## Direction
Transcribe the records that follow, preserving every word.

** start of Extracted entries **

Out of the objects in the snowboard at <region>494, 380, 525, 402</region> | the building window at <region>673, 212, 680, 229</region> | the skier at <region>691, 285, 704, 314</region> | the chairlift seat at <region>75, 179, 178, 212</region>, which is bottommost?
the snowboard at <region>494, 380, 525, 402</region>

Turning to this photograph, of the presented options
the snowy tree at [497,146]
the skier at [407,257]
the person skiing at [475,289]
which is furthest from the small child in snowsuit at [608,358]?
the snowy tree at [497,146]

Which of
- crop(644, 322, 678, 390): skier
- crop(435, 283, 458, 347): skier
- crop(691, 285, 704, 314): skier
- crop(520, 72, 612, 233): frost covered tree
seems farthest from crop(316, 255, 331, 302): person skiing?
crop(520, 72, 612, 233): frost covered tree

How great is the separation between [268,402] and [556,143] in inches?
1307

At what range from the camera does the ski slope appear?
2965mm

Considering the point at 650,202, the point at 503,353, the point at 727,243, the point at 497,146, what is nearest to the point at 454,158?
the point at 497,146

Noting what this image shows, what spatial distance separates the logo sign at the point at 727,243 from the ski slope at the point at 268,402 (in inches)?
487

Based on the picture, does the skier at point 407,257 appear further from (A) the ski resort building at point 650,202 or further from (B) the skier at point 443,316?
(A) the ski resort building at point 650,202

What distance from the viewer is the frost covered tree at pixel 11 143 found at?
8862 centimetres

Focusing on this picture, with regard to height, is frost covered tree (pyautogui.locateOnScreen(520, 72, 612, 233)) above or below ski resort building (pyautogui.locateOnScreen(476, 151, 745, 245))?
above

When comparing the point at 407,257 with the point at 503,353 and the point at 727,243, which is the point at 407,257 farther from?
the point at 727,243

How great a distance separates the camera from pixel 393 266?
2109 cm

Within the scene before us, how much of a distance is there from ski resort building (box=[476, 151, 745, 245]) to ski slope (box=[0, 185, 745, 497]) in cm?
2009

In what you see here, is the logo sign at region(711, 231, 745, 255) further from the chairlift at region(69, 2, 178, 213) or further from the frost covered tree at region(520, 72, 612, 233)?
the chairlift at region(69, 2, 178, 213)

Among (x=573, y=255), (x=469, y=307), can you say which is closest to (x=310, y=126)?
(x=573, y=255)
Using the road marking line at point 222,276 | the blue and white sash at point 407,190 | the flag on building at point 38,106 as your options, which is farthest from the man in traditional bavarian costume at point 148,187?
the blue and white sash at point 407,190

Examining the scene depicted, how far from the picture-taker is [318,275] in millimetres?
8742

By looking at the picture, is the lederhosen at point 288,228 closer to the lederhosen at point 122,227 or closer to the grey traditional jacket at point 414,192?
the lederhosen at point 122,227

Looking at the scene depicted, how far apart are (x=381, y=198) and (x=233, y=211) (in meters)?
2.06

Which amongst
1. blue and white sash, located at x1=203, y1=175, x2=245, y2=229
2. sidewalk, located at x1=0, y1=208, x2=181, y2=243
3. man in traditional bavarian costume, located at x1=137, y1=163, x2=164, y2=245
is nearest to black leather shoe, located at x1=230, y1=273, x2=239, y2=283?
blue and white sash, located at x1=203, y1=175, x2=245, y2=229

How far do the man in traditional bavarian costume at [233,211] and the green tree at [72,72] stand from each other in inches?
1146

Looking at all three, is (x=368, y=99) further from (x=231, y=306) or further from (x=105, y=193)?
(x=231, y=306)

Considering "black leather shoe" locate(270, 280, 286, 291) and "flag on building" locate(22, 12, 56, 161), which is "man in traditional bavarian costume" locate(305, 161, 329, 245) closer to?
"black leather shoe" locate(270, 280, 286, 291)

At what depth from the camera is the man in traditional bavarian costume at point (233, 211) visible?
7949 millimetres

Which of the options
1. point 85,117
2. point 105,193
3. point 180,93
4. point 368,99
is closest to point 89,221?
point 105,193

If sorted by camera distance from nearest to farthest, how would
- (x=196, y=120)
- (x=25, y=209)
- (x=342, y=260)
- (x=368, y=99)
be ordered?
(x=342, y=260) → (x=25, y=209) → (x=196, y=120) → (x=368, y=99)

** end of Extracted entries **

## Output of the task
Out of the objects in the snowboard at <region>494, 380, 525, 402</region> | the building window at <region>673, 212, 680, 229</region> | the skier at <region>691, 285, 704, 314</region> | the chairlift seat at <region>75, 179, 178, 212</region>, which is bottommost?
the snowboard at <region>494, 380, 525, 402</region>

Turning to this photograph, of the presented options
the snowy tree at [497,146]
the skier at [407,257]
the person skiing at [475,289]
which is furthest from the small child in snowsuit at [608,358]?
the snowy tree at [497,146]

Which of
- crop(644, 322, 678, 390): skier
- crop(435, 283, 458, 347): skier
- crop(691, 285, 704, 314): skier
- crop(520, 72, 612, 233): frost covered tree
seems farthest from crop(316, 255, 331, 302): person skiing?
crop(520, 72, 612, 233): frost covered tree

How great is the separation between [268,402] and [556,143] in inches?
1307

At what range from the camera does the ski slope appear?
2965mm

Considering the point at 650,202, the point at 503,353, the point at 727,243, the point at 497,146, what is nearest to the point at 454,158?
the point at 497,146

Noting what this image shows, what spatial distance separates the logo sign at the point at 727,243 from the ski slope at the point at 268,402 (in inches)?
487

Based on the picture, does the skier at point 407,257 appear further from (A) the ski resort building at point 650,202 or further from (B) the skier at point 443,316?
(A) the ski resort building at point 650,202

What distance from the viewer is the frost covered tree at pixel 11 143 found at?
8862 centimetres

Focusing on this picture, with regard to height, is frost covered tree (pyautogui.locateOnScreen(520, 72, 612, 233)) above or below ski resort building (pyautogui.locateOnScreen(476, 151, 745, 245))?
above

When comparing the point at 407,257 with the point at 503,353 and the point at 727,243, which is the point at 407,257 farther from?
the point at 727,243

How great a distance separates the camera from pixel 393 266?
2109 cm

Within the scene before us, how much of a distance is there from ski resort building (box=[476, 151, 745, 245]) to ski slope (box=[0, 185, 745, 497]) in cm?
2009

In what you see here, is the logo sign at region(711, 231, 745, 255) further from the chairlift at region(69, 2, 178, 213) or further from the frost covered tree at region(520, 72, 612, 233)?
the chairlift at region(69, 2, 178, 213)

Among (x=573, y=255), (x=469, y=307), can you say which is closest to (x=310, y=126)?
(x=573, y=255)
Using the road marking line at point 222,276 | the blue and white sash at point 407,190 | the flag on building at point 38,106 as your options, which is farthest from the man in traditional bavarian costume at point 148,187?
the blue and white sash at point 407,190

Examining the scene depicted, how far from the picture-taker is [318,275] in millimetres?
8742

By looking at the picture, is the lederhosen at point 288,228 closer to the lederhosen at point 122,227 or closer to the grey traditional jacket at point 414,192?
the lederhosen at point 122,227

Looking at the scene depicted, how far apart are (x=381, y=198) and (x=233, y=211) (in meters)?
2.06

Which amongst
1. blue and white sash, located at x1=203, y1=175, x2=245, y2=229
2. sidewalk, located at x1=0, y1=208, x2=181, y2=243
3. man in traditional bavarian costume, located at x1=137, y1=163, x2=164, y2=245
is nearest to black leather shoe, located at x1=230, y1=273, x2=239, y2=283?
blue and white sash, located at x1=203, y1=175, x2=245, y2=229

How far do the man in traditional bavarian costume at [233,211] and the green tree at [72,72] stand from each other in inches?
1146

Looking at all three, is (x=368, y=99) further from (x=231, y=306) or further from (x=105, y=193)?
(x=231, y=306)

Considering "black leather shoe" locate(270, 280, 286, 291) and "flag on building" locate(22, 12, 56, 161), which is "man in traditional bavarian costume" locate(305, 161, 329, 245) closer to?
"black leather shoe" locate(270, 280, 286, 291)

At what depth from the camera is the man in traditional bavarian costume at point (233, 211) visible?
7949 millimetres

Which of the options
1. point 85,117
2. point 105,193
3. point 180,93
4. point 368,99
is closest to point 89,221?
point 105,193

If sorted by camera distance from nearest to farthest, how would
- (x=196, y=120)
- (x=25, y=209)
- (x=342, y=260)
- (x=368, y=99)
be ordered?
(x=342, y=260) → (x=25, y=209) → (x=196, y=120) → (x=368, y=99)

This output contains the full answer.